- WORK INSTRUCTIONS
Retype the rows word for word, from the line containing "Out of the lamp" up to and including the final line of the rows.

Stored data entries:
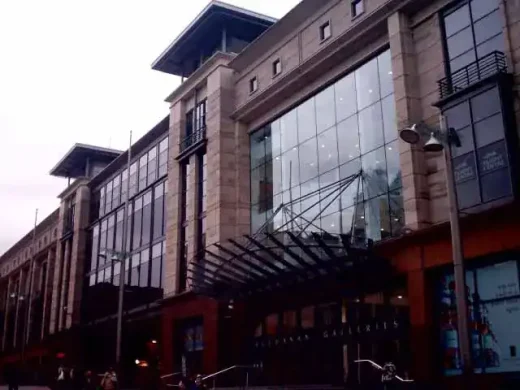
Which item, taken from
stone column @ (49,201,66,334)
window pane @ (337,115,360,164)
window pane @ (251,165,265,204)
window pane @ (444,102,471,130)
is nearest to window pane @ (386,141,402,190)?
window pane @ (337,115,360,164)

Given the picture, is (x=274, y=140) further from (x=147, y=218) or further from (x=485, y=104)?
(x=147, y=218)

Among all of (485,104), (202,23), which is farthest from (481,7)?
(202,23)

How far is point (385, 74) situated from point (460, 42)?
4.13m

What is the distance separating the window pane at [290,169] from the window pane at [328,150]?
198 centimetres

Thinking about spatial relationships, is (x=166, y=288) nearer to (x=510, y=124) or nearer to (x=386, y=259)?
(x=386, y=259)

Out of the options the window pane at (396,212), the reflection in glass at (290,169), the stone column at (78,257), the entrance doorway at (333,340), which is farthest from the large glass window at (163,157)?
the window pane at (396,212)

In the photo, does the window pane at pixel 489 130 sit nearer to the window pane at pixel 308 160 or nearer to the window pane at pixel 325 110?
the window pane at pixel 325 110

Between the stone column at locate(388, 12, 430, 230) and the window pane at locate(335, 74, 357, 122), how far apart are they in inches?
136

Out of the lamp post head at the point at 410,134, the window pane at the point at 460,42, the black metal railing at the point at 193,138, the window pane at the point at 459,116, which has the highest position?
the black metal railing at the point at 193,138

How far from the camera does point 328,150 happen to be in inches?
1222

- RESPONSE TO THIS TASK
Out of the lamp post head at the point at 410,134, the window pane at the point at 460,42, the black metal railing at the point at 193,138, the window pane at the point at 459,116, which has the highest position?
the black metal railing at the point at 193,138

How far from the camera does point 328,150 happen to be in inches?
1222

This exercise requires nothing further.